EIDE: As far as the engine project, to me, and we talked about when we first started, we got the go-ahead at the end of August, and we knew that it was important that we get our working prototypes on the snow and tested before we lose the snow the following spring. So that was our prototype year, and we got a little bit of a late start and was a hurdle we had to overcome. We had to complete the designs, get the prototype parts, get them here, get the engines assembled, do some dyno work on them, and get durability testing done before we ran out of snow. That following April, we received our prototype engines and we got in the field right away. And, again, it was that time of year when we took this team [pointing at photography] and we all teamed up on the sleds and tested on  Lake Of The Woods  for about 2 weeks until the last ice cube went out. Then we went to Colorado with them for a couple of weeks, then came back here and regrouped, and then we went to Cooke City for a couple of more weeks. So we had basically three stages of approximately 2 weeks each on them…

SPAULDING: Yeah, and then Andy and I and a couple of guys went to Thompson [Manitoba] in between there.

EIDE: We knew the prototypes had to come through with flying colors, or else we’d miss a year. And they came through.  I can’t say enough how the team stepped up and conducted all of that that spring, otherwise we would have been a year later with this. That was the spring of 2011. We were happy with what we saw.

SG: Before this stage, when you were putting the injection system on other, known engines, it sounds like it always worked, it was just a degree of how well it worked?

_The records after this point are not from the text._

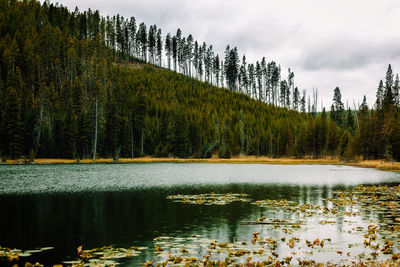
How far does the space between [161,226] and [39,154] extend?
92092 millimetres

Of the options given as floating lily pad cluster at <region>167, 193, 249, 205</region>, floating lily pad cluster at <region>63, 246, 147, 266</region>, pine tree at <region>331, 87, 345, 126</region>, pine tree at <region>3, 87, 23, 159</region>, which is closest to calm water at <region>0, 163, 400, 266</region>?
floating lily pad cluster at <region>63, 246, 147, 266</region>

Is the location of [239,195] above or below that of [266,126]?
below

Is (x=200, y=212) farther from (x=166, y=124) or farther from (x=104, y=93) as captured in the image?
(x=104, y=93)

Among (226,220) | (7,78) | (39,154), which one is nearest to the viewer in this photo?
(226,220)

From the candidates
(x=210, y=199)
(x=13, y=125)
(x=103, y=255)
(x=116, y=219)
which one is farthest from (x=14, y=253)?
(x=13, y=125)

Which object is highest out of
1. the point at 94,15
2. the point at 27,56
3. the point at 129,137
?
the point at 94,15

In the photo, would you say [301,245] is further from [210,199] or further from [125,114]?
[125,114]

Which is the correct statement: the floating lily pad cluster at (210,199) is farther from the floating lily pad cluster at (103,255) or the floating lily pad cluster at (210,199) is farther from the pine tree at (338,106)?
the pine tree at (338,106)

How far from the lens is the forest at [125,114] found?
102m

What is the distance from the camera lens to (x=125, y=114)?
120375mm

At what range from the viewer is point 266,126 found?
147875mm

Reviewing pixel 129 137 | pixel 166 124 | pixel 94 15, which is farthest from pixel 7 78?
pixel 94 15

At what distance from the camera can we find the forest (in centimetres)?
10244

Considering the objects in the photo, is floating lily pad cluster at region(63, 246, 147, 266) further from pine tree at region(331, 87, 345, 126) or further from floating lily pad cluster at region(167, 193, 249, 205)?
pine tree at region(331, 87, 345, 126)
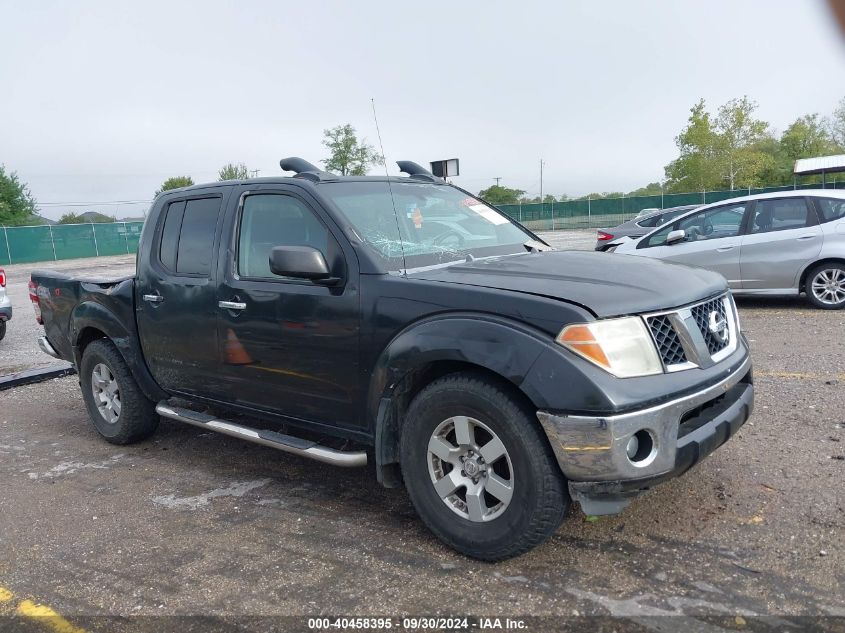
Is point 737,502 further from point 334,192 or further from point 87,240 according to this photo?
point 87,240

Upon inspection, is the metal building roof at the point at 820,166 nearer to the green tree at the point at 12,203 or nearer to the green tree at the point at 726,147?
the green tree at the point at 726,147

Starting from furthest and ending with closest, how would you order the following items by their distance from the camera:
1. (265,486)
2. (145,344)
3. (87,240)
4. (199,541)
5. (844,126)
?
(844,126)
(87,240)
(145,344)
(265,486)
(199,541)

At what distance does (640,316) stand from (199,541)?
2526 mm

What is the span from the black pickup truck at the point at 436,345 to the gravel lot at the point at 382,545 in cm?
32

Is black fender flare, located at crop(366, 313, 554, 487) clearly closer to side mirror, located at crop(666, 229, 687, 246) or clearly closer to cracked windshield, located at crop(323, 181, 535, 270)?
cracked windshield, located at crop(323, 181, 535, 270)

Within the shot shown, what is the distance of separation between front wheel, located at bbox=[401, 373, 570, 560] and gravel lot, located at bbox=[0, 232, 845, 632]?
201 mm

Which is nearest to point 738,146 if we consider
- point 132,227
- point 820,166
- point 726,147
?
point 726,147

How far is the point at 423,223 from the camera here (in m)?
4.29

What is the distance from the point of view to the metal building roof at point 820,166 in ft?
81.6

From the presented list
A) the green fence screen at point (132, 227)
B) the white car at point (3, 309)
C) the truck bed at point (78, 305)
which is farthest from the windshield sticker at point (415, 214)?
the green fence screen at point (132, 227)

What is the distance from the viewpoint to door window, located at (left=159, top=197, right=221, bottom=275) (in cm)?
462

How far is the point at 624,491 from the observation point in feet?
9.88

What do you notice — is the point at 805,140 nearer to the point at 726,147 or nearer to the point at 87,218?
the point at 726,147

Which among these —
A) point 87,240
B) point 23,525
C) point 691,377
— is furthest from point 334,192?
point 87,240
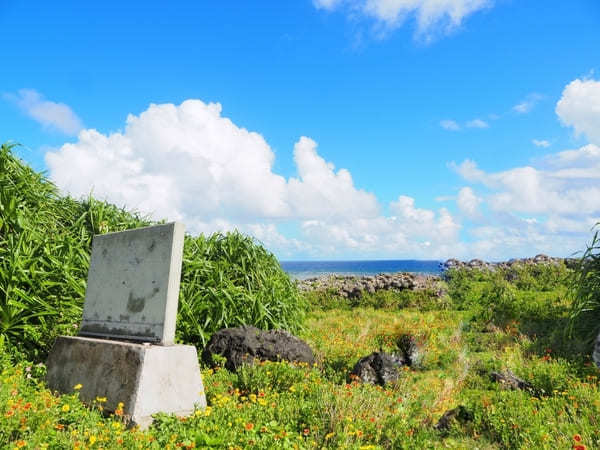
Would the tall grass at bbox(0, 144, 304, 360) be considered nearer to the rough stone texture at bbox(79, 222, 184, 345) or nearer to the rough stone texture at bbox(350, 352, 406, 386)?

EIDE: We had to make sure you didn’t have a major problem where we blew a crankshaft or broke the cylinders or melted a piston or stuff like that. There are always little areas here and there that you find, but nothing that was a big setback. It was really the timing, where we wanted to have it ready in three [model] years. We were already pushing close to the fall, we had to get the design parts going and the proto parts going.

SPAULDING: Yeah, it was a challenge. If even a couple more weeks had gone by with no activity, we wouldn’t be talking about this motor this year, it would have been next year.

EIDE: The snow kind of runs our schedule; when you lose it in the spring. With an ATV, you can develop all year, but the snow, we only had until June to qualify our prototypes.

SG: That 600-700 class, to me, has always been a sweet spot for Arctic Cat – through the ’90s with the ZR 600s and then getting up to the F7, and certainly before and after those machines. To not have a consumer 600 the last couple of years, it just seemed anti-Arctic, because that’s such a good ditch motor, and you guys have always been great ditch sleds that are so fun to run. Was that gap in your lineup hard to accept, or are you guys so wrapped up in development of what’s coming next that it doesn’t play that much to you?

EIDE: We chose the 600 engine to develop, because the former 600 was getting old. With the 600 Sno Pro race engine  being as powerful as it is and  the DSI system proved to be  a good match for it.

HALLSTROM: Yeah, obviously we sold a lot of 600s and 700s and things like that, but the 500s were also big to us. When Suzuki made a decision to no longer develop one [a 600] and we weren’t getting a new 600, yeah, we knew we had to stand on our own two feet. Absolutely. But it is what it is, you deal with what you’ve got to work with.